Proposal 42 was rejected on Jan. 10, then passed in a new vote the next day. Margin of victory: 163 to 154.

Advertisement

“Not much of mandate,” Raveling said.

The USC coach is disgusted that the NCAA is trying to take a societal problem and turn it into an intercollegiate problem.

“This is a classic example of blaming a bad situation on the victims,” he said.

“Let me tell you something that might startle you. In 1984, the NCAA commissioned a study that revealed that had Prop. 48 existed back in 1977, 70% of the black athletes who by 1983 had graduated or were still in college studying would never have been admitted into the college in the first place.”

Raveling understands that some of those who supported Proposition 48 and Proposal 42 had their hearts in the right place. Others had other motives. Some just didn’t like the idea of larger universities loading up on high-quality, low-qualifying athletes.

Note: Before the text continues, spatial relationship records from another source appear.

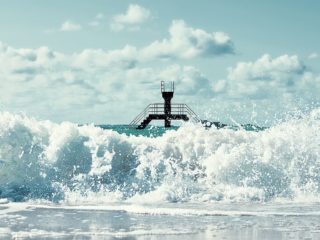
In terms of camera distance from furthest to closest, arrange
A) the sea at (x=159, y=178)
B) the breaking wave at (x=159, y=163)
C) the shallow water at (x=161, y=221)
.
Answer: the breaking wave at (x=159, y=163), the sea at (x=159, y=178), the shallow water at (x=161, y=221)

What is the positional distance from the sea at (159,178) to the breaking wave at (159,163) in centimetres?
3

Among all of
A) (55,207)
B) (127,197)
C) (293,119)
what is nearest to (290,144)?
(293,119)

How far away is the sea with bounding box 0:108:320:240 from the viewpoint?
11.4 meters

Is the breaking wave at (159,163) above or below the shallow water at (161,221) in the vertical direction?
above

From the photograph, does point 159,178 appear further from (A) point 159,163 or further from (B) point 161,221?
(B) point 161,221

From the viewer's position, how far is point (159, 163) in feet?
54.1

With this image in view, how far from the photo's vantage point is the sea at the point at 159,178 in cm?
1139

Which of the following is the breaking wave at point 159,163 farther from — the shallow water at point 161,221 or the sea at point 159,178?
the shallow water at point 161,221

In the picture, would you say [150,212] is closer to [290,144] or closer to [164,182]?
[164,182]

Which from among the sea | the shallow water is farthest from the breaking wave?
the shallow water

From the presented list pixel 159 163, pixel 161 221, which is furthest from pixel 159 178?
pixel 161 221

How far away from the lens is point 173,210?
491 inches

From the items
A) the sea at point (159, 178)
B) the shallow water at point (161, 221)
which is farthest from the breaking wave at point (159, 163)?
the shallow water at point (161, 221)

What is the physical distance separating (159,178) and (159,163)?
0.80 m
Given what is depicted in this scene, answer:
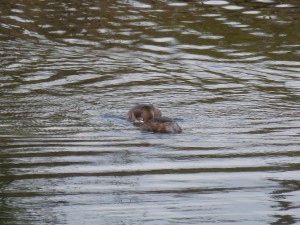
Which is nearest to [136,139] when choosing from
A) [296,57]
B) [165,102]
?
[165,102]

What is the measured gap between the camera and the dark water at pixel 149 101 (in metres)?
6.93

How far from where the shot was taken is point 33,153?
339 inches

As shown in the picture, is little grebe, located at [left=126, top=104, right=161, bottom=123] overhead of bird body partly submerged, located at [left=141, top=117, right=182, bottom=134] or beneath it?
beneath

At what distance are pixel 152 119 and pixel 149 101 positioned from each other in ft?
7.13

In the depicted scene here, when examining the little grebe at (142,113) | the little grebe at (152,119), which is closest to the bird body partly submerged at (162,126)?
the little grebe at (152,119)

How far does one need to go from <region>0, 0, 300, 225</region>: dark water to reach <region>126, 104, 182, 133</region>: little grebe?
0.39ft

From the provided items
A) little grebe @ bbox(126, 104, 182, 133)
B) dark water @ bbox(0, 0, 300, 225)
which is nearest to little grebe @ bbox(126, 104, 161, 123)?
little grebe @ bbox(126, 104, 182, 133)

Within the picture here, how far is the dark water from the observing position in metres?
6.93

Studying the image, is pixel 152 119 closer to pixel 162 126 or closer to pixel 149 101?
pixel 162 126

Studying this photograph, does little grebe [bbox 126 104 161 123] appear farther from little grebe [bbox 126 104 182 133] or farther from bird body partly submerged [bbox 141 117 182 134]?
bird body partly submerged [bbox 141 117 182 134]

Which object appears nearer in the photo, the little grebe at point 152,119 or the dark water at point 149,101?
the dark water at point 149,101

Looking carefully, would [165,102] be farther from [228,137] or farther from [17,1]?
[17,1]

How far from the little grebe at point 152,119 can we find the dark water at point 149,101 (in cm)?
12

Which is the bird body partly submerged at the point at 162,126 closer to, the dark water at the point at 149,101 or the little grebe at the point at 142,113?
the dark water at the point at 149,101
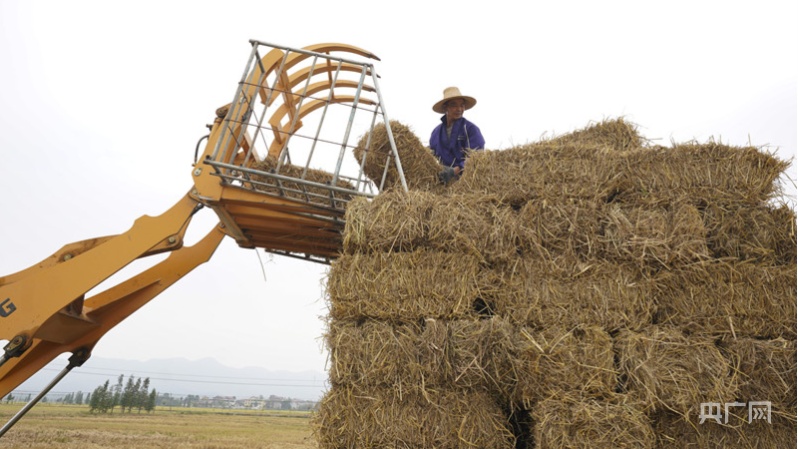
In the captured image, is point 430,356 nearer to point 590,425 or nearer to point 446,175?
point 590,425

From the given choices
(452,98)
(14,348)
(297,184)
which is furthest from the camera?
(452,98)

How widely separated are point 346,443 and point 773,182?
175 inches

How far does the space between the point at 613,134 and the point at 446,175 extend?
2225 mm

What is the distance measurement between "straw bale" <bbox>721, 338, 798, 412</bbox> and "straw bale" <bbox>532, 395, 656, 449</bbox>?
973 mm

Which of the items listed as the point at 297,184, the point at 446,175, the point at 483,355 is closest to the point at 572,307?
the point at 483,355

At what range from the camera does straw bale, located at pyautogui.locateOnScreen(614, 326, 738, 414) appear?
12.4 feet

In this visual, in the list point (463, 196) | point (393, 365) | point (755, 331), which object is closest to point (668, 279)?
point (755, 331)

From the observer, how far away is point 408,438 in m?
3.89

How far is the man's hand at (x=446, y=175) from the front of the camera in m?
6.16

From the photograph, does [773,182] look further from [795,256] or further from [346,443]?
[346,443]

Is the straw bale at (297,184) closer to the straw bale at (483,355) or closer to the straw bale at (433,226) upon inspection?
the straw bale at (433,226)

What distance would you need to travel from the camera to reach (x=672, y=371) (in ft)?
12.6

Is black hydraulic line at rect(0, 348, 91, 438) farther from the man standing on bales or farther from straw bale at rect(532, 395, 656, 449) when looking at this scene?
straw bale at rect(532, 395, 656, 449)

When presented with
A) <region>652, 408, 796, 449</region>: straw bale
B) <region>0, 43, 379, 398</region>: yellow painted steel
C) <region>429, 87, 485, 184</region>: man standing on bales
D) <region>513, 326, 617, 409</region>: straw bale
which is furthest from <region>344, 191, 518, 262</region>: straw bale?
<region>429, 87, 485, 184</region>: man standing on bales
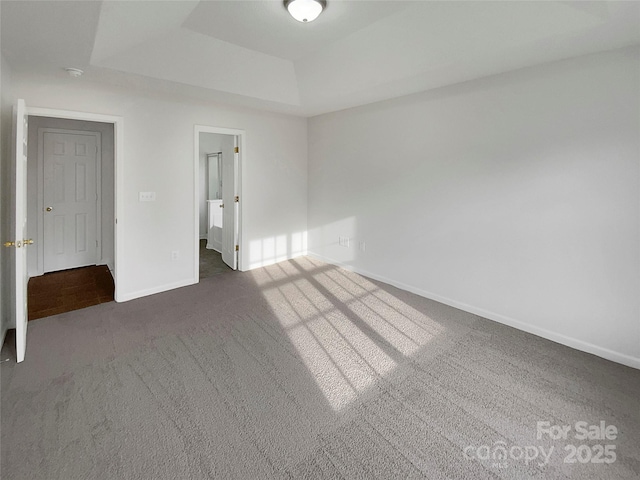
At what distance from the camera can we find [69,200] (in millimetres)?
4875

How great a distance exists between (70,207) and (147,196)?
1.87m

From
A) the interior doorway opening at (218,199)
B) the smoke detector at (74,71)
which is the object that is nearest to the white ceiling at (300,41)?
the smoke detector at (74,71)

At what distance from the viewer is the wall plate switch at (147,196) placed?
12.7 ft

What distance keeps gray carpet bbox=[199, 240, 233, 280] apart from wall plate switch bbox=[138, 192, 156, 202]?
1287 millimetres

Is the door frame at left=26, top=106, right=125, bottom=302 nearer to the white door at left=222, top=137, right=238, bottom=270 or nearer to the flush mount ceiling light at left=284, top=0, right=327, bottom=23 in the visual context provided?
the white door at left=222, top=137, right=238, bottom=270

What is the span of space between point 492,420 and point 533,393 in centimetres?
47

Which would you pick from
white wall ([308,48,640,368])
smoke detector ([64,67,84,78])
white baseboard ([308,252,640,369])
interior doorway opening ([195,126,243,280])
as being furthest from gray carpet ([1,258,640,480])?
smoke detector ([64,67,84,78])

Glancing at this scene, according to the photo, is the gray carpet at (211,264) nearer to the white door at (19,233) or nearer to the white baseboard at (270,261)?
the white baseboard at (270,261)

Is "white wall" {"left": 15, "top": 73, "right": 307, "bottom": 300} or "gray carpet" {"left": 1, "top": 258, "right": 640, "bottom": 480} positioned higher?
"white wall" {"left": 15, "top": 73, "right": 307, "bottom": 300}

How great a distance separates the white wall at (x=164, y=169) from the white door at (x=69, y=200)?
177cm

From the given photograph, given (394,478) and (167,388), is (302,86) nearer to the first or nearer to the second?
(167,388)

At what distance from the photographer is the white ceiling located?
2.21 m

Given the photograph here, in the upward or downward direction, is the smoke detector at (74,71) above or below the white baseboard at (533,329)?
above

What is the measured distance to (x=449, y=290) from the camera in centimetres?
380
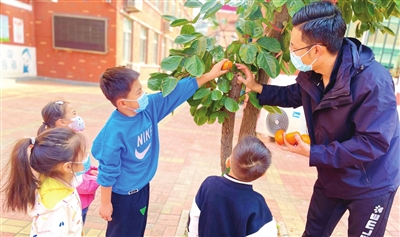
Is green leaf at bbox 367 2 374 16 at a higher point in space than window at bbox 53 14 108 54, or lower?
lower

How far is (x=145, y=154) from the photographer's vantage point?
1.79m

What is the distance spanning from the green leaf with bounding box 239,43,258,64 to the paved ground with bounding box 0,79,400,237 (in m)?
1.74

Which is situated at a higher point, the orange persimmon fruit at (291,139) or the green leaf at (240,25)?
the green leaf at (240,25)

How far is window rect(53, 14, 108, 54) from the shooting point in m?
13.0

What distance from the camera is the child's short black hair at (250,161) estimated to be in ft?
4.53

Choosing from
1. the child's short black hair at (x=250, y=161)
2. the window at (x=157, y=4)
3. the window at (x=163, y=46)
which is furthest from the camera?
the window at (x=163, y=46)

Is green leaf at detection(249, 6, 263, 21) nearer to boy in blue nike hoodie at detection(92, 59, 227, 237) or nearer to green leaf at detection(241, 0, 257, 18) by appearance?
green leaf at detection(241, 0, 257, 18)

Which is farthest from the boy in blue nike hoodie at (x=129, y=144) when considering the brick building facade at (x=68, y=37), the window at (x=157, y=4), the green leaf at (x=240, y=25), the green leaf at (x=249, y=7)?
the window at (x=157, y=4)

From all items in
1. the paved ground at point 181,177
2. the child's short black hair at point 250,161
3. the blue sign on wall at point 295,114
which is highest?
the child's short black hair at point 250,161

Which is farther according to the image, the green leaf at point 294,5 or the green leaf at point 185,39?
the green leaf at point 185,39

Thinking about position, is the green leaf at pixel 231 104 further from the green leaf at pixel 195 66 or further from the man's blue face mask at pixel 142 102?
the man's blue face mask at pixel 142 102

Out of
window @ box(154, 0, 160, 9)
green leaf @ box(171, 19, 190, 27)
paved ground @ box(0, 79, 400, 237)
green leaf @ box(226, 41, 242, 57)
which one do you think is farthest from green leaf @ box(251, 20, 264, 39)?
window @ box(154, 0, 160, 9)

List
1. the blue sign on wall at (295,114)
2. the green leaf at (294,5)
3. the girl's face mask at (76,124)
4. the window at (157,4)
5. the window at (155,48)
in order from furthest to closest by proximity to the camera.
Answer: the window at (155,48), the window at (157,4), the blue sign on wall at (295,114), the girl's face mask at (76,124), the green leaf at (294,5)

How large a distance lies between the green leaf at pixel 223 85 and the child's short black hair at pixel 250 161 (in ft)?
1.64
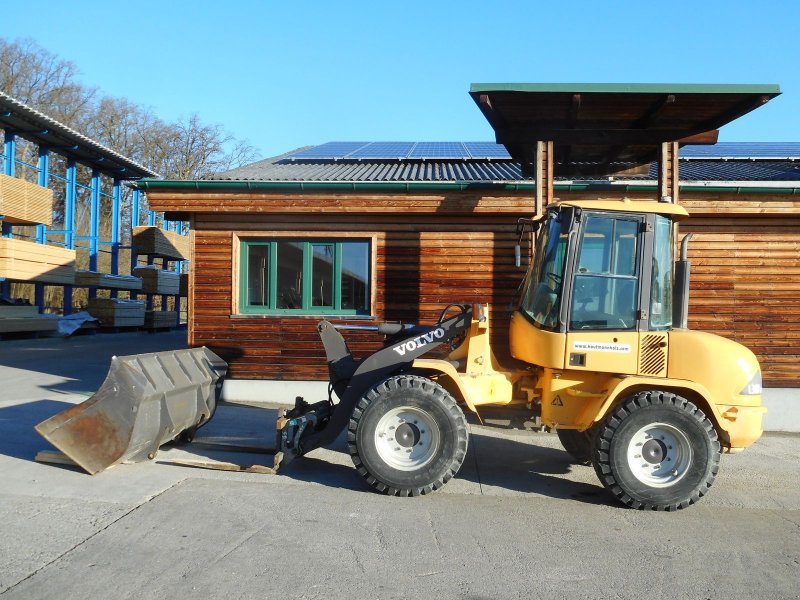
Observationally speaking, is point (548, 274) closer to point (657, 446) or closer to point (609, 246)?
point (609, 246)

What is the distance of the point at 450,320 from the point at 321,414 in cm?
157

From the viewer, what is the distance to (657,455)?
239 inches

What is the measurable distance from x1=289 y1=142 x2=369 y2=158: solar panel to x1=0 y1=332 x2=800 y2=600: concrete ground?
801 centimetres

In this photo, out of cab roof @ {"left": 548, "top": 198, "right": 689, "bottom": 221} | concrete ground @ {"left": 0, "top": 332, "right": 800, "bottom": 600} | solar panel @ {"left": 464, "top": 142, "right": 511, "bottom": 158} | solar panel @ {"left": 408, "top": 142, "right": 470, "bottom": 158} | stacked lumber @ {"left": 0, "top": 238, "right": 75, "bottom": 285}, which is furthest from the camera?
stacked lumber @ {"left": 0, "top": 238, "right": 75, "bottom": 285}

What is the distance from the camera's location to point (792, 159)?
44.5 feet

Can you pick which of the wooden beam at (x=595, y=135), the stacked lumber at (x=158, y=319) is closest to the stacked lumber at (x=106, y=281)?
the stacked lumber at (x=158, y=319)

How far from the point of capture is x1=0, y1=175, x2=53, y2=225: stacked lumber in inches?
762

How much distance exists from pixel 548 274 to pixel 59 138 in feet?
75.3

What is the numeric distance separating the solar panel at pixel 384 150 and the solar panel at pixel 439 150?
200mm

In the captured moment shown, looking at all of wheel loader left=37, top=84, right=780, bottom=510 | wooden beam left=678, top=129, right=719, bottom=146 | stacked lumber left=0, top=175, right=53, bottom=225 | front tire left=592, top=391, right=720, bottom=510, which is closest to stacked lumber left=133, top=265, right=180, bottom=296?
stacked lumber left=0, top=175, right=53, bottom=225

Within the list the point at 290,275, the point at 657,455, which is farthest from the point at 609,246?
the point at 290,275

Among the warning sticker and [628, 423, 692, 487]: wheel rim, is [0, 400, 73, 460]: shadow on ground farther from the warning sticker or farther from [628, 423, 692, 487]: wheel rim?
[628, 423, 692, 487]: wheel rim

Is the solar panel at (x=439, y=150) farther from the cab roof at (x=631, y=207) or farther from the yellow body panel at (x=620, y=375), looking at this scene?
the yellow body panel at (x=620, y=375)

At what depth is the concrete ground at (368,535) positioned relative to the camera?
167 inches
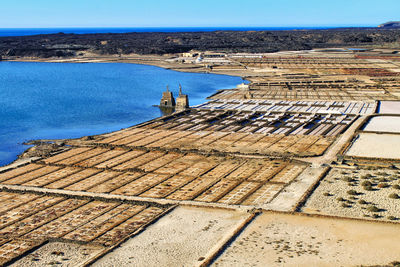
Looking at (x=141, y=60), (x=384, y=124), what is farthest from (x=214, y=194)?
(x=141, y=60)

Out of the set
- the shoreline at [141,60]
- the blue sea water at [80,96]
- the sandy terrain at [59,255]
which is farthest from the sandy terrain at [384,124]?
the shoreline at [141,60]

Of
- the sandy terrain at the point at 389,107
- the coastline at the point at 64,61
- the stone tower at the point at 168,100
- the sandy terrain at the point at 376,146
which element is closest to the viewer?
the sandy terrain at the point at 376,146

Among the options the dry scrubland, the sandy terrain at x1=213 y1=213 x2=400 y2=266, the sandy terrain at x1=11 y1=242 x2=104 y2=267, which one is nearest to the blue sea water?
the dry scrubland

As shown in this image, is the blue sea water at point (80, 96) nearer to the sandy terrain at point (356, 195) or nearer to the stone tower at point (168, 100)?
the stone tower at point (168, 100)

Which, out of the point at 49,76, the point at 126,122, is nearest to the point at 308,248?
the point at 126,122

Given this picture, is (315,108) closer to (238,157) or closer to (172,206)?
(238,157)

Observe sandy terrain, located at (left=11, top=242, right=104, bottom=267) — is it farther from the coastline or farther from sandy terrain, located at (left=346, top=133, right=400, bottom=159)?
sandy terrain, located at (left=346, top=133, right=400, bottom=159)
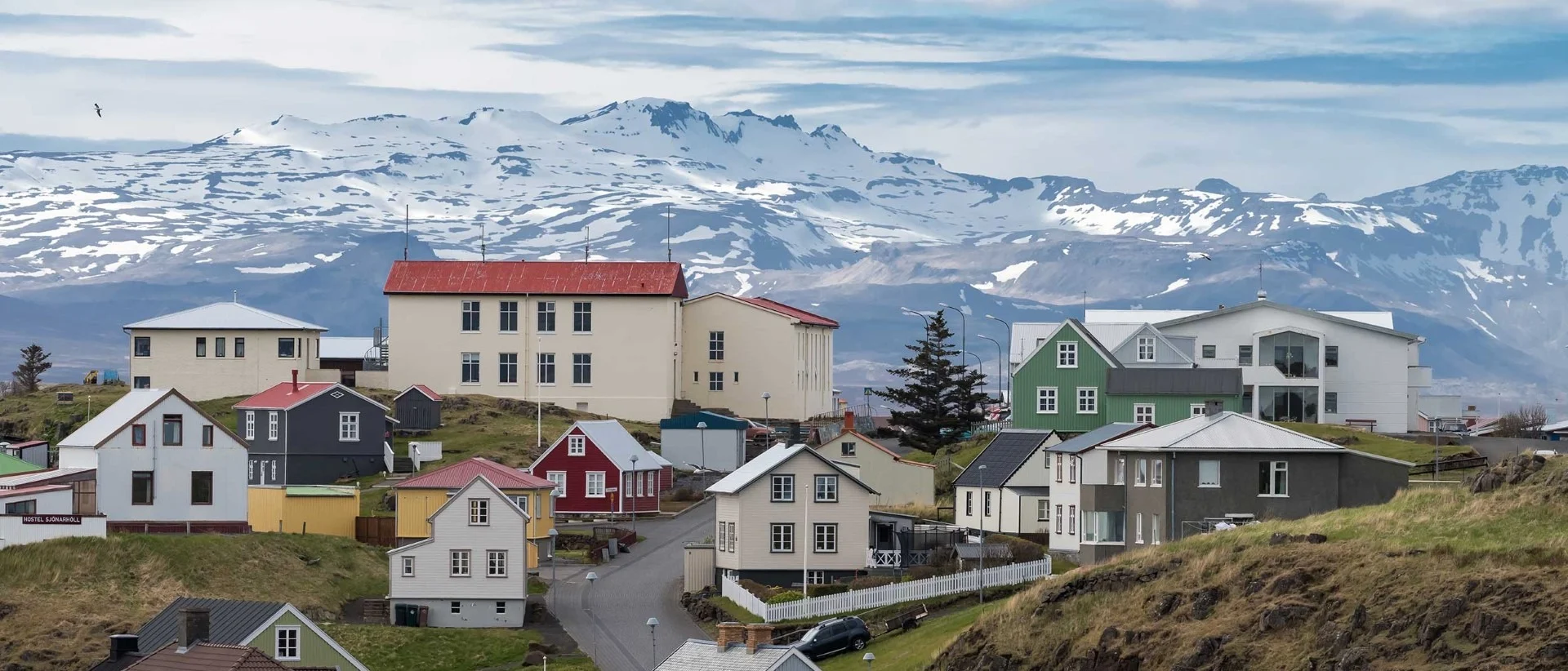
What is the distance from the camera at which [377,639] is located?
218 ft

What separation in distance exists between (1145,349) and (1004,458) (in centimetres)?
2786

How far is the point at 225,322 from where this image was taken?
122688 millimetres

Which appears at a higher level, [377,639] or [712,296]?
[712,296]

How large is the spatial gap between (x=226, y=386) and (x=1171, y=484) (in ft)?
211

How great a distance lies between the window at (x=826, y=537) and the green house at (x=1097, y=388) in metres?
26.9

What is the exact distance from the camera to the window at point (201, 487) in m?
80.8

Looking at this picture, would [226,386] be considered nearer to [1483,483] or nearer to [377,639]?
[377,639]

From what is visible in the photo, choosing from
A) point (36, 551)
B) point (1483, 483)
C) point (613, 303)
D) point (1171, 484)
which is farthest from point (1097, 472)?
point (613, 303)

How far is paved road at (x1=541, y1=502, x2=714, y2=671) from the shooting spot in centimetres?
6569

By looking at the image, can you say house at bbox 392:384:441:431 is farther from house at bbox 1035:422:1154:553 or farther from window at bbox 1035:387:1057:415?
house at bbox 1035:422:1154:553

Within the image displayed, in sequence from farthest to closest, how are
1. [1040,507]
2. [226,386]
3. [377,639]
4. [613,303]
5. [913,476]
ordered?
[613,303]
[226,386]
[913,476]
[1040,507]
[377,639]

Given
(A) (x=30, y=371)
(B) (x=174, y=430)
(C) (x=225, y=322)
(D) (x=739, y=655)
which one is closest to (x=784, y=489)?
(B) (x=174, y=430)

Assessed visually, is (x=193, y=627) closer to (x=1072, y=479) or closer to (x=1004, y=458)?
(x=1072, y=479)

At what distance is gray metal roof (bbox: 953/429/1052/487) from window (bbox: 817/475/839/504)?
8.17 metres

For 15 years now, Raveling has been proposing other solutions. He continues to push for the elimination of freshman eligibility. Have students enroll and make them spend a game-free year amassing a cumulative grade-point average of 2.0 or greater, he says. Then give them 5 years to fulfill all their college commitments, from curricular to extracurricular.

Rather than forbidding him admission, give a kid the opportunity to succeed.

“People stand up full of righteous indignation to tell us that they’re helping, but it’s a joke,” Raveling said.

“The penalty for not meeting the requirements of Prop. 48 or (Proposal) 42 is greater than the penalty if an athlete tests positive for a drug, or accepts illegal inducements. Think about it. A kid can keep the car and money these days as long as he tells who gave it to him. (As with recent NCAA immunity rulings.) And a kid who flunks a drug test might have to sit out a year, might have to pay his own way. Whereas a Proposal 42 kid isn’t allowed into school (on scholarship), just because his education’s been lacking.

Advertisement

“And furthermore, as (Louisiana State Coach) Dale Brown says, they also put the mark of Cain on him. The kid has to carry around a ‘too dumb’ stigma from that day on. See what I mean about blaming the victim?”

Some will detect racist overtones here, maybe even on both sides. Raveling is not unaware of that.

“John Thompson was very smart in getting out of saying (Proposal 42) was racist. The minute that word pops out, people start running around defending themselves, saying how their friends are black, saying how their daughter’s friends are black. Then, once again, you lose sight of the real issue here.

“It took courage to do what John did. Martin Luther King said if a man hasn’t found something in his life to stand up and fight for, maybe he’s not fit to live.

“I don’t think there’s been anything that has transpired in collegiate athletics that I have found as distasteful as this,” Raveling said. “We’re tired of people hurting us by trying to help us. No more tricks.

“I’ll tell you what, if they want to give us a test on history, we’ll score 700 on it. History we know. History tells us that every time somebody tells us they’re doing us a favor, our plight worsens.”